Set problem =
Please extract every line of the data below verbatim, leaving out the pictures.

Source records =
════════════════════

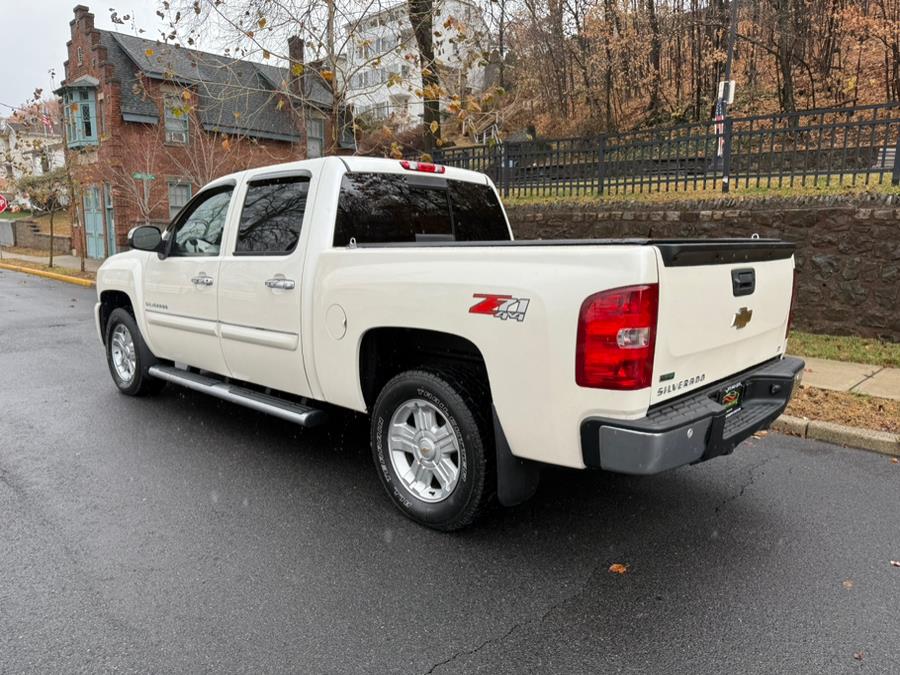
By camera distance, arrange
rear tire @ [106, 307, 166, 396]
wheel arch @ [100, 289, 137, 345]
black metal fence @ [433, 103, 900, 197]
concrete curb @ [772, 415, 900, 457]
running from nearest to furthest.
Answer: concrete curb @ [772, 415, 900, 457], rear tire @ [106, 307, 166, 396], wheel arch @ [100, 289, 137, 345], black metal fence @ [433, 103, 900, 197]

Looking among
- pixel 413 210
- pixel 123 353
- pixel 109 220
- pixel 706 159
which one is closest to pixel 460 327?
pixel 413 210

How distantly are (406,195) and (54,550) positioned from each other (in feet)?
9.48

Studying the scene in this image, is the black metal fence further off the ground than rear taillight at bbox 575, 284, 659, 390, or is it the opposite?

════════════════════

Correct result =
By camera distance, arrange
rear tire @ [106, 307, 166, 396]
wheel arch @ [100, 289, 137, 345]
black metal fence @ [433, 103, 900, 197]
concrete curb @ [772, 415, 900, 457]
running from nearest to furthest.
Answer: concrete curb @ [772, 415, 900, 457], rear tire @ [106, 307, 166, 396], wheel arch @ [100, 289, 137, 345], black metal fence @ [433, 103, 900, 197]

Looking among
- pixel 413 210
- pixel 123 353
- pixel 109 220
- pixel 706 159
which one is closest to pixel 460 327?
pixel 413 210

How distantly are (406,195) and (54,550) positioned from each other (in feet)?
9.48

Studying the scene in this image, is the black metal fence further off the ground than rear taillight at bbox 575, 284, 659, 390, or is it the opposite?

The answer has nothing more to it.